Direction: Copy out the items exactly, starting at the line that contains "How distantly are" and ending at the line that contains "large gray boulder at [189, 798, 312, 891] <", both lines included.

— begin Extracted records —

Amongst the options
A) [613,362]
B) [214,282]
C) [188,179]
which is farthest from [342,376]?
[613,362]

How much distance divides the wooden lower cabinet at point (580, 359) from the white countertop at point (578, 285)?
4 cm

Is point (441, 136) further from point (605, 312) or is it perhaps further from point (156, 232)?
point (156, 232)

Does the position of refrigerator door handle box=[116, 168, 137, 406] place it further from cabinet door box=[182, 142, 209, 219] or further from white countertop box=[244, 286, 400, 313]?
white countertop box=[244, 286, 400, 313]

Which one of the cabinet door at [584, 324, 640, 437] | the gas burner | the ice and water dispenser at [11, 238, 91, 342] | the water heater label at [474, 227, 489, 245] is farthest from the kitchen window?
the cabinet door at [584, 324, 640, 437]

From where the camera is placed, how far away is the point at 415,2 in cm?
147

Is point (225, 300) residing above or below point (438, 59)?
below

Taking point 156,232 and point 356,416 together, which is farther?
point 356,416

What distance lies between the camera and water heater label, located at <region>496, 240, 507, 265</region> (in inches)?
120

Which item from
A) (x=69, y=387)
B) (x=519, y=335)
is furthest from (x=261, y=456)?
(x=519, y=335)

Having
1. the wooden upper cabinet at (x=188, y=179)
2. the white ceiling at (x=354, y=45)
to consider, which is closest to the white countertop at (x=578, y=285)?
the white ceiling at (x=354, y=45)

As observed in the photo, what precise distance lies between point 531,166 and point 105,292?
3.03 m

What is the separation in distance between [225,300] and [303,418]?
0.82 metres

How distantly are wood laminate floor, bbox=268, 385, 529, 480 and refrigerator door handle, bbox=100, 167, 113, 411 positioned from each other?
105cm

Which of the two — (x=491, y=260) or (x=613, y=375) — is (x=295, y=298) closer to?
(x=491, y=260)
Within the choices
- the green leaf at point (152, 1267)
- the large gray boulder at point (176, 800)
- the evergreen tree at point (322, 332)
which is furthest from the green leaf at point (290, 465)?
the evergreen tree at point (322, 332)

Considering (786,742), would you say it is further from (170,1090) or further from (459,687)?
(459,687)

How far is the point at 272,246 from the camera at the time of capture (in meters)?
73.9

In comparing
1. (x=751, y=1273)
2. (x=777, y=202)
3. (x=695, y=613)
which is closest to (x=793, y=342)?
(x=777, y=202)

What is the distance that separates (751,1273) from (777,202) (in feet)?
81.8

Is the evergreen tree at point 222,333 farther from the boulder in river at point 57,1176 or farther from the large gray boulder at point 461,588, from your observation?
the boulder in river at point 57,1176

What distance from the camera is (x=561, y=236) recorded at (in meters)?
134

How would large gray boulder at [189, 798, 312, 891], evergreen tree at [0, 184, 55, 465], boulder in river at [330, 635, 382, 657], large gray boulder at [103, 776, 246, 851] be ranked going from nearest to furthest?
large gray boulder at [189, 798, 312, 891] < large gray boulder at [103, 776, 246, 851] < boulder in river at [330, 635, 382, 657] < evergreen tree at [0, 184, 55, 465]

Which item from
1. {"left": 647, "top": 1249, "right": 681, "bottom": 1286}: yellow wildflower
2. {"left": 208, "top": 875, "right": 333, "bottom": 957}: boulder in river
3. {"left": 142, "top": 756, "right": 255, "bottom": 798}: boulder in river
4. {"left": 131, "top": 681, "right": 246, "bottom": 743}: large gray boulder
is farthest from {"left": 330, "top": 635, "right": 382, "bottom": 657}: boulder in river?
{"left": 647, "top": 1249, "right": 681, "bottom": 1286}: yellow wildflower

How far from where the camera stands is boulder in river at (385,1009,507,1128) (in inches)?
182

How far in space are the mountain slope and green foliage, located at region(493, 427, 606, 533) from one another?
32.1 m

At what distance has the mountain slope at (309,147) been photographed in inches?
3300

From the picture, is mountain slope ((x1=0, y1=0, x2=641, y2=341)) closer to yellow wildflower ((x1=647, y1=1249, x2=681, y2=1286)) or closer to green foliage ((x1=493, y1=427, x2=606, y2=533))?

— end Extracted records —

Solution to this problem:
How distantly are wood laminate floor, bbox=268, 385, 529, 480 and refrigerator door handle, bbox=100, 167, 113, 411 positioned from each other?
105cm

Which of the two — (x=491, y=260) or (x=613, y=375) — is (x=295, y=298) closer to?
(x=491, y=260)
Within the choices
- the green leaf at point (152, 1267)
- the large gray boulder at point (176, 800)
- the evergreen tree at point (322, 332)
which is furthest from the green leaf at point (290, 465)?
the evergreen tree at point (322, 332)

Considering (786,742), would you say it is further from (170,1090) or further from (459,687)?
(459,687)

How far is the point at 272,246 from the camera at the time of capture (in meters)?
73.9

In comparing
1. (x=751, y=1273)
2. (x=777, y=202)
3. (x=695, y=613)
which is closest to (x=793, y=342)?
(x=777, y=202)

What is the distance that separates (751,1273) from (777,202) (in feet)?
81.8

Is the evergreen tree at point 222,333 farther from the boulder in river at point 57,1176 or farther from the large gray boulder at point 461,588, from your observation?
the boulder in river at point 57,1176

What distance from the camera is (x=561, y=236) recorded at (in meters)?
134

How would large gray boulder at [189, 798, 312, 891], evergreen tree at [0, 184, 55, 465], boulder in river at [330, 635, 382, 657], large gray boulder at [103, 776, 246, 851] be ranked going from nearest to furthest?
large gray boulder at [189, 798, 312, 891] < large gray boulder at [103, 776, 246, 851] < boulder in river at [330, 635, 382, 657] < evergreen tree at [0, 184, 55, 465]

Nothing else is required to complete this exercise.